# Help with capacitor basics? (the math part) [ANSWERED. Come here for the proof if you want it!]

I understand the operation for capacitors, which make a lot of intuitive sense to me, and seems deceptively simple. I know that the *derivative* of the voltage across a capacitor (the slew rate, if you will) is proportional to the current, for a given capacitance. So when the voltage is not changing much, like when it is connected across power supply rails, and the capacitor has little-to-no current flowing through it, and it appears as a high impedance. *Fair enough.* And when I am winding up the wick on the constant-voltage power supply, so that the slew rate is constant, and the voltage is changing at a constant rate, the current will be relative to how fast that voltage rising/falling. Again, that makes sense. I have proven that to myself time and time again.

The technical math way of showing all that is this:

dV/dT * C = I

or with units plugged in:

d(volts)/d(seconds) * Farads = Amps (or something like that)

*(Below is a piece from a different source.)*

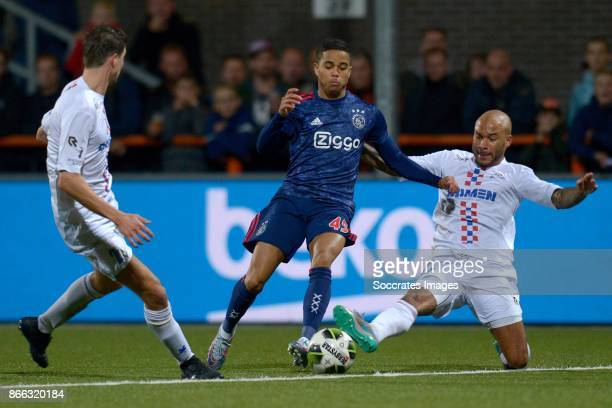 Justin Kluivert of Ajax Tony Tol of ASV De Dijk during the Dutch KNVB Beker match between De Dijk v Ajax at the Kras Stadium on October 25 2017 in...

Likewise, I know that I can do things in reverse, and that forcing a controlled current through the capacitor, that the slew rate of the voltage across the capacitor will be proportional to that. In other words; the voltage will be *integrated *over time (as it steadily rises or falls). I do not like integrals in math (esp. when they require by parts or partial fractions!), but the concepts do come in handy in practical design! This is also my 2nd favorite way of imagining what an integral are! (My favorite is actually the water cup or well analogy, where a water faucet or hose is a function, and a the level of water in the cup, pool, well, etc. is the integrated result. That makes the function of integrals really clear and deceptively easy LOL!)

So, I basicly have been trying to figure out how to take these simple, easy-to-understand relationships, and take ohms law, and have a super basic RC circuit, with 5V, 5 ohms, and 0.1F. I have so far figured out how to take ohms law, substitute I in the capacitor formula, and get a function. HOWEVER, this is where I get stuck.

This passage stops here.